-- PROVIDED DATA --
====
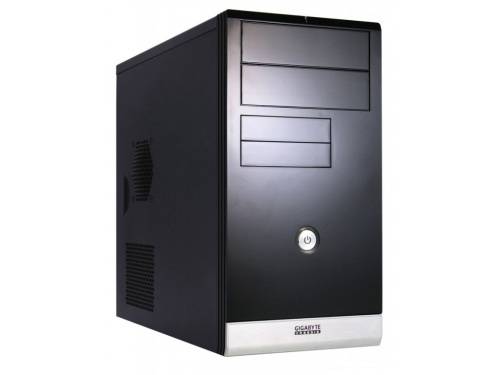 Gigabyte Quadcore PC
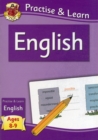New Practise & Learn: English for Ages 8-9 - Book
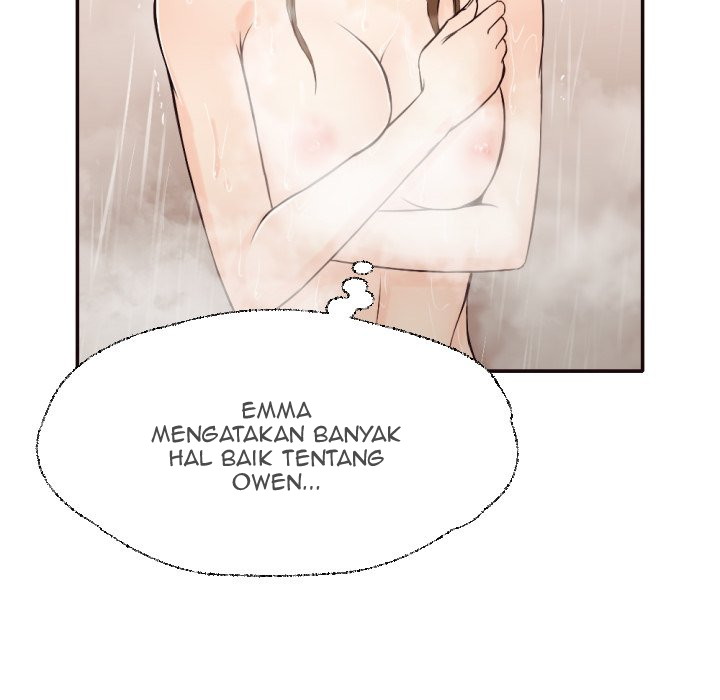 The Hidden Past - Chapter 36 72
====
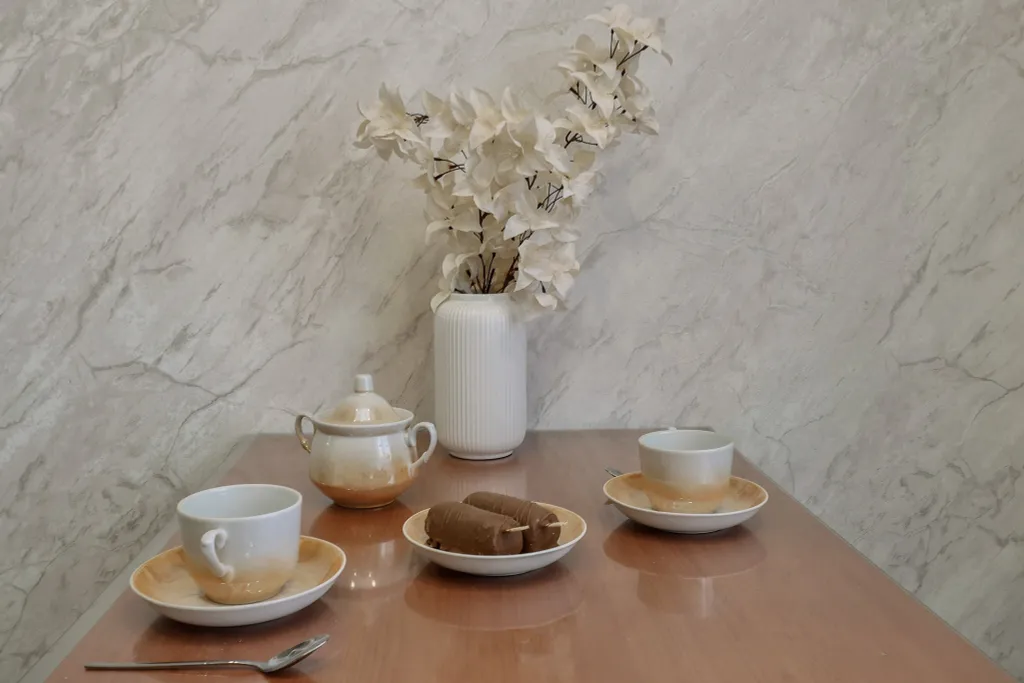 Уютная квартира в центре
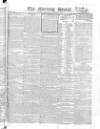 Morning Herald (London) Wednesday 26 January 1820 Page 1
====
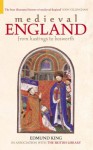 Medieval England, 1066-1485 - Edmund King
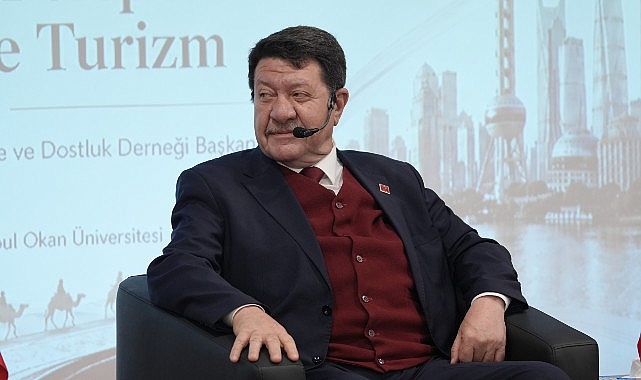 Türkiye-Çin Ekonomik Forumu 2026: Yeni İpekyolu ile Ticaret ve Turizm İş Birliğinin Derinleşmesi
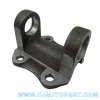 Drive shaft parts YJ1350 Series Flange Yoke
====
-- ABOUT THIS EXERCISE --
Each line from the one that contains "New Practise &" down to the one that contains "The Hidden Past - Chapter 36 72" is to be returned exactly as it stands above, both ends included, with pictures removed.

-- RESPONSE AREA --
New Practise & Learn: English for Ages 8-9 - Book
 The Hidden Past - Chapter 36 72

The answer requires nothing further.